HNSW beats IVFPQ on small-to-medium datasets when RAM isn't the bottleneck. It stores raw vectors plus a graph (~1.5–2× the raw size) and avoids quantization error entirely, but it grows linearly in memory while IVFPQ stays nearly flat. Above 100M vectors HNSW's RAM cost makes it impractical on a single machine, and IVFPQ — usually wrapped in IndexRefineFlat for the last few recall points — becomes the only single-node option.

A related write-up: late-interaction retrieval models.

Failure modes the tutorials skip

Residual collapse on clustered data. If your vectors form a few tight clusters (per-tenant embeddings that don't overlap, for example), most coarse cells end up nearly empty and a few hold almost everything. The PQ codebooks then over-fit the dominant clusters and reconstruction error spikes on the rare ones. Mitigation: train the coarse quantizer on a stratified sample, or set cp.spherical=true on the ClusteringParameters if your vectors are L2-normalised.
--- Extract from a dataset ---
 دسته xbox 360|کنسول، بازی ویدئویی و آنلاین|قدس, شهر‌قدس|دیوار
List imbalance under skewed insert order. The coarse quantizer is trained once and never updated. If your insert distribution drifts after training — common in news-style ingestion where one topic dominates a week — one list grows to dwarf the others and tail latency at fixed nprobe blows up. Mitigation: monitor invlists.list_size percentiles, and either retrain the coarse quantizer periodically or move to IndexIVF_HNSW as the coarse quantizer so it scales sub-linearly.

How these numbers were sanity-checked

The recall shape in the sweep table is meant as a qualitative guide, not measured output from a specific run. The exact recall@10 and queries-per-second you'll see depend on FAISS version, CPU model, thread count, dataset variant, and how you set cp.niter during training, and there's no honest way to put a single set of numbers in the table without pinning all of those. The reproducible path is to run the SIFT1M sweep in bench_polysemous_1bn.py (or the smaller scripts in benchs/) on your own hardware with the same parameters in each row, then trust those. The decision rubric is built from the rules in the official FAISS guide, cross-checked against the published Pareto fronts on ANN-Benchmarks for SIFT1M, GIST1M, and Deep1B-1M.
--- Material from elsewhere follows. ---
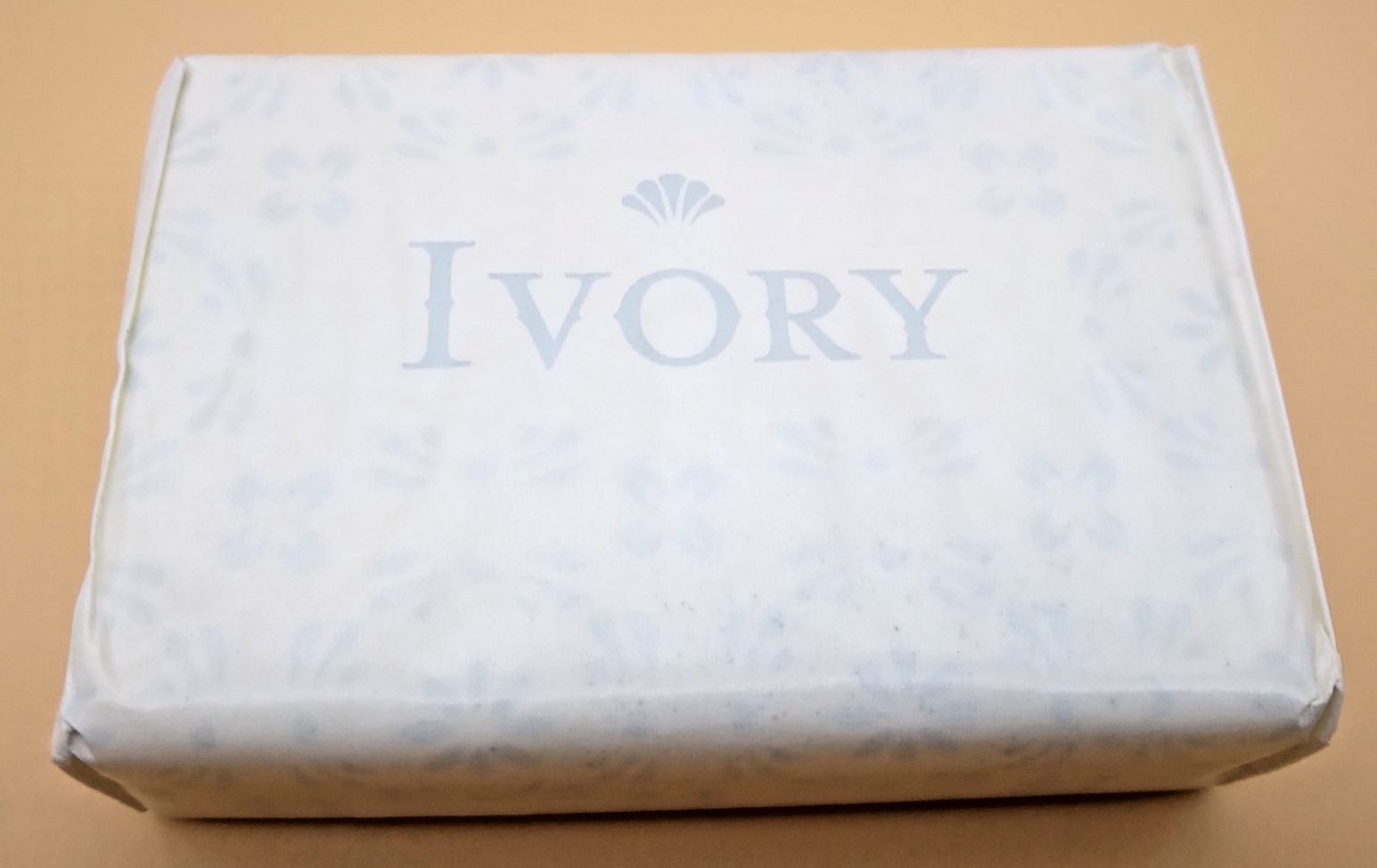 Vintage Original Ivory Soap Bars 3.3 oz Bath Size Sealed Lot of 8 Bars NOS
The mental model that survives all the tuning advice: IVFPQ is two independent quantizers stitched together by a residual subtraction, scored at query time with a precomputed lookup table that uses the shared PQ codebooks against the query's residual to each probed centroid. Get the residual right and the table cache-resident, and every other knob is just trading off how many candidates you score against how many bytes each one costs.

References

Jégou, Douze, Schmid — "Product Quantization for Nearest Neighbor Search", IEEE TPAMI 33(1), 2011 — the original PQ and IVFADC paper.
faiss/IndexIVFPQ.cpp on GitHub — the C++ implementation of encode_vectors, add_core, and the ADC scanner.
FAISS C++ API: struct faiss::IndexIVFPQ — confirms by_residual default and the precomputed-table option.
FAISS wiki: Faiss indexes — per-vector byte cost formula ceil(M·nbits/8) + 8.
FAISS wiki: Guidelines to choose an index — nlist ≈ C·√n rule, training-set sizing, and the index-selection decision tree.
FAISS C++ API: IndexIVFPQFastScan — the 4-bit AVX2 PSHUFB variant, which is what motivates 4-bit codes specifically (not 8-bit) sitting on cache-line boundaries.